1) Regular Homebrewed readers are surely aware that there has been quite a bit of back and forth over the meaning and use of the phrase “radical theology” recently, specifically whether the identifier is appropriately used by Caputo and others. While I understand Caputo’s use and defense of the phrase within this book (and his previous works) I do share some of these concerns. So for this post I am employing the term “radical” in quotations marks–with a certain amount of fear and trembling–to denote this contestation.
 
2) My exposure to Brassier is very limited and Captuo’s textual engagement with him in this chapter is actually pretty sparse. So my use of Brassier here is based on Caputo’s (brief) outline, which may or may not be the best reading. I hope readers more familiar with Brassier and so-called “speculative realism” will weigh in on this.
 
3) “The event is not what occurs (an accident), it is rather inside what occurs, the purely expressed.” The Logic of Sense, 170.
 
4) Part of my own project at the moment is to trace this development in Derrida’s thought, something I think Derrida himself was well aware of but reluctant to thematize as such. In this respect, Caputo is most certainly a true Derridean disciple. But, of course, Derrida never really claimed he was doing theology, while Caputo is basically a late-blooming theologian.
 
 
 

1 comment:

  1. Well done blog on a wildly abstract and, for most, esoteric subject. I am disappointed Jack hasn't responded to some of the blogs about his book, but I guess he has more important concerns.
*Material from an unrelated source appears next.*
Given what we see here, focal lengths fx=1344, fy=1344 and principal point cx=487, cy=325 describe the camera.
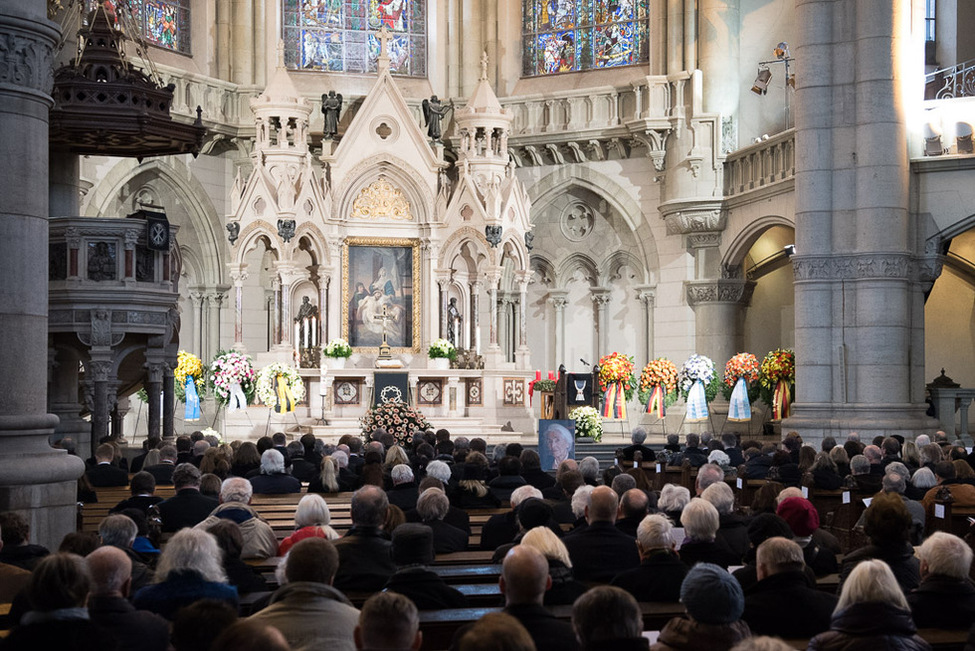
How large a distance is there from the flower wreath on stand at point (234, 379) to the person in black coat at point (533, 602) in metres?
17.5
    To your question 1) Deleuze goes beyond Derrida into direct metaphysical philosophizing on the nature of ontology which Derrida does not. At most, Derrida considers the avenir, the "to come" which is the condition for the messiah, but is always the "to come" not the here and now. Deleuze takes on the here and now of reality.

    He actually describes reality in terms of the virtual, and the actual which come together on the plane of immanence. What Caputo takes exception with is Deleuze's use of the concept of the virtual, claiming that this becomes transcendent (metaphysical essentialism).

    He uses Peter Hallward's arguments in "Out of This World: Deleuze and the Philosophy of Creation" to argue this point. In my opinion both Hallward and Caputo have missed Deleuze's entire project which is clearly outlined in "Deleuze's Difference and Repetition: Deleuze's Difference and Repetition: An Edinburgh Philosophical Guide (Edinburgh Philosophical Guides)" by Sommers-Hall, but more fundamentally in Deleuze's own words in Difference and Repetition.